GreenWaves-Technologies / gap_sdk

SDK for Greenwaves Technologies' GAP8 IoT Application Processor
https://greenwaves-technologies.com/en/gap8-the-internet-of-things-iot-application-processor/
Apache License 2.0
140 stars 78 forks source link

Batchnorm not directly after a convolution layer causes nntool error #226

Closed neoamos closed 3 years ago

neoamos commented 3 years ago

If you have a batchnorm directly after a convolution layer, it gets folded into the convolution by the tflite converter. If its not after a convolution layer, it adds a multiply and add operator, but this causes the following nntool error:

Traceback (most recent call last):
  File "/gap_sdk/tools/nntool/nntool", line 101, in <module>
    main()
  File "/gap_sdk/tools/nntool/nntool", line 85, in main
    mod.generate_code(args)
  File "/gap_sdk/tools/nntool/interpreter/generator.py", line 93, in generate_code
    write_template(G, code_gen, opts['model_directory'], opts['model_file'], code_template, "model")
  File "/gap_sdk/tools/nntool/interpreter/generator.py", line 47, in write_template
    model = template(G, code_generator=code_gen)
  File "/gap_sdk/tools/nntool/generation/default_template.py", line 193, in default_template
    return execute_template(generator_template_v3, G, naming_convension, code_generator)
  File "/gap_sdk/tools/nntool/generation/default_template.py", line 187, in execute_template
    return template_function(G, code_generator)
  File "/gap_sdk/tools/nntool/generation/default_template.py", line 94, in generator_template_v3
    ${gen.kernel_generator(indent=1)}
  File "/gap_sdk/tools/nntool/generation/code_generator.py", line 387, in kernel_generator
    if not self.execute_phase("kernels", node, qrec, in_eparams, out_eparams, cname):
  File "/gap_sdk/tools/nntool/generation/generators/generator_decorators.py", line 79, in execute_phase
    this_res = gen['func'](self, param, qrec, *args, **kwargs)
  File "/gap_sdk/tools/nntool/generation/generators/kernels/mult8/matadd_kernels_generator.py", line 43, in matadd_kernel_generator
    raise ValueError("missing generator: the matrix add generator only handles adds of tensors of the same size")
ValueError: missing generator: the matrix add generator only handles adds of tensors of the same size

The definition of the network:

def batch_norm(img_width, img_height, img_channels, output_dim):
   # Input
   img_input = Input(shape=(img_height, img_width, img_channels))

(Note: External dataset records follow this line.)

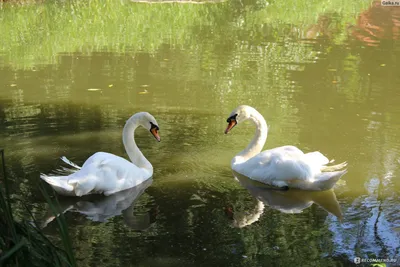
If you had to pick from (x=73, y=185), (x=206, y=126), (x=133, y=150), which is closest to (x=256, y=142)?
(x=206, y=126)

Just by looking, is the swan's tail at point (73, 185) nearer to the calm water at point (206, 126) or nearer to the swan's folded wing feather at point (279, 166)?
the calm water at point (206, 126)

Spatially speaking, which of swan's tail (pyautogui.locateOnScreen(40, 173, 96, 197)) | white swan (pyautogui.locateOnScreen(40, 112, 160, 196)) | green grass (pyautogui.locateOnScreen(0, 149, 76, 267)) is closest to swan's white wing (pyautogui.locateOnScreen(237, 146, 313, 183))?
white swan (pyautogui.locateOnScreen(40, 112, 160, 196))

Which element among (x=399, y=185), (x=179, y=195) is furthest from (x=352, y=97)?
(x=179, y=195)

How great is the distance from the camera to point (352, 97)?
986cm

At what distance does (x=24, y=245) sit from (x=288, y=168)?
4.32 m

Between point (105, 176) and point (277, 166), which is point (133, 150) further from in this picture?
point (277, 166)

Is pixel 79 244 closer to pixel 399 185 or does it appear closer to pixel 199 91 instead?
pixel 399 185

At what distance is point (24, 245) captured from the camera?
2.19 meters

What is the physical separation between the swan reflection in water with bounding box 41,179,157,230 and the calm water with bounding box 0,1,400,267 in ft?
0.08

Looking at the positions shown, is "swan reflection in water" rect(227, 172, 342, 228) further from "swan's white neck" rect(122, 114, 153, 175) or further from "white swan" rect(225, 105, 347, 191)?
"swan's white neck" rect(122, 114, 153, 175)

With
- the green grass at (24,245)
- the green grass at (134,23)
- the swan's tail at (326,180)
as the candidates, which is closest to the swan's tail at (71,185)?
the swan's tail at (326,180)

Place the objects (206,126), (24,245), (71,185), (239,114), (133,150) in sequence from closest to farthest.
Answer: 1. (24,245)
2. (71,185)
3. (133,150)
4. (239,114)
5. (206,126)

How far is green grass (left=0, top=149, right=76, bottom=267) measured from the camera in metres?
2.12

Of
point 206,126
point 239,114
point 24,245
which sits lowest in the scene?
point 206,126
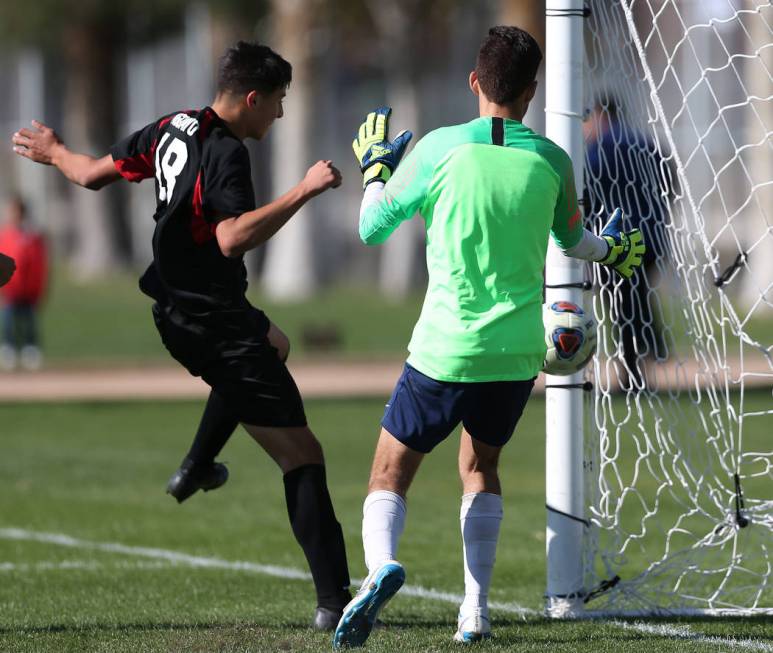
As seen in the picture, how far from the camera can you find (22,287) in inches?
758

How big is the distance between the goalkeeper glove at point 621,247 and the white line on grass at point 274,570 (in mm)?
1384

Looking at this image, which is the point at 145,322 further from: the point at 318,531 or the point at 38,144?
the point at 318,531

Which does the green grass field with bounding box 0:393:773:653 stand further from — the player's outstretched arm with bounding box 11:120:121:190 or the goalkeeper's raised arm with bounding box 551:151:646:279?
the player's outstretched arm with bounding box 11:120:121:190

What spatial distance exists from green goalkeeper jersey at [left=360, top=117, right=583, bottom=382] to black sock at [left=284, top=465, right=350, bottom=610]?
0.76 meters

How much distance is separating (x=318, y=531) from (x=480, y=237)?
4.43 ft

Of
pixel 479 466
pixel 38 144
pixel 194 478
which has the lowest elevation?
pixel 194 478

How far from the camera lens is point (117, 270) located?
134 ft

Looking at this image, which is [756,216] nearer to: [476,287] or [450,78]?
[450,78]

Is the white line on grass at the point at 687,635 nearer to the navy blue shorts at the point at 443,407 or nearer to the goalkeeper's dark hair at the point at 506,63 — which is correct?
the navy blue shorts at the point at 443,407

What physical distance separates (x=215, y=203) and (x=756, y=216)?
27.7m

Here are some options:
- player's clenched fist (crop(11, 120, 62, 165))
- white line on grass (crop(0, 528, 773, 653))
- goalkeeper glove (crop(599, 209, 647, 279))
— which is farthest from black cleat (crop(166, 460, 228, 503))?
goalkeeper glove (crop(599, 209, 647, 279))

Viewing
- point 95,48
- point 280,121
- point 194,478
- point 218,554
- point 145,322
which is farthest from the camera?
point 95,48

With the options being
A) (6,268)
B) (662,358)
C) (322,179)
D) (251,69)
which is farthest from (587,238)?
(6,268)

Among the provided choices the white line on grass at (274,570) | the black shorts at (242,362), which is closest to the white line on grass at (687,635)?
the white line on grass at (274,570)
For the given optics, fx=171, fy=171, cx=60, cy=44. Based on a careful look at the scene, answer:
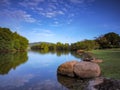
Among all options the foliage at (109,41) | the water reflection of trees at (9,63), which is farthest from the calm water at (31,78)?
the foliage at (109,41)

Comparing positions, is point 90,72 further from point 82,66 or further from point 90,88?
point 90,88

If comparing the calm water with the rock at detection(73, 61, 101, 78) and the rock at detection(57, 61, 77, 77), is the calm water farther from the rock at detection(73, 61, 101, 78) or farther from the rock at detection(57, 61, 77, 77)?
the rock at detection(73, 61, 101, 78)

   x1 = Conv2D(32, (5, 5), strides=[2,2], padding='same')(img_input)
   x1 = MaxPooling2D(pool_size=(3, 3), strides=[2,2])(x1)

   # First residual block
   x2 = Conv2D(32, (3, 3), strides=[2,2], padding='same')(x1)

   x2 = keras.layers.normalization.BatchNormalization()(x2)
   x2 = Activation('relu')(x2)
   x2 = Conv2D(32, (3, 3), padding='same')(x2)

   x1 = Conv2D(32, (1, 1), strides=[2,2], padding='same')(x1)
   x3 = add([x1, x2])

   # Batch norm not directly after conv causes error
   x3 = keras.layers.normalization.BatchNormalization()(x3)

   x = Flatten()(x3)

   x = Dense(output_dim)(x)
   nums = Activation('softmax')(x)

   model = Model(inputs=[img_input], outputs=[nums])
   print(model.summary())

   return model

And a visualization of the tflite network: batch norm network

With gap_sdk 3.9.1. If the input to the batchnorm is larger, tflite converts it to just a multiply operation with no add, and nntool doesn't throw an error. I don't know exactly what algorithm tflite is using, but it would be nice if the add would be supported so batchnorm works in all cases.

sousoux commented 3 years ago

try running fusions -a expression_matcher. Be aware that this feature is still in development and will be updated in the next nntool version. There are issues with it in the current released version.

neoamos commented 3 years ago

I'm not sure exactly what you mean by that. Is it an option for the tflite converter or nntool? I notice that the add operator is actually only present if the model is trained and not present if its not trained. I previously said it was not there with larger input, but thats because I wasn't training the model when the input was large. Maybe the converter optimizes it out if its zeroes. Here is the tflite file also: model.tflite.gz

sousoux commented 3 years ago

If you have modified one of our sample projects you will find the nntool script in the model directory. Execute all the commands manually after having opened the graph. Add a fusions -a expression_matcher before saving the state or generating. The add mul add should be sucked into a single operation that will have a kernel compiled for it.

neoamos commented 3 years ago

Oh I understand now, I'm using an example from the AI deck example repo and it has a nntool script with 'fusions --scale8'. What is the expression_matcher supposed to be? I can't find any documentation about it. I tried 'fusions -a scale8_match_group' and it outputs the same result as before.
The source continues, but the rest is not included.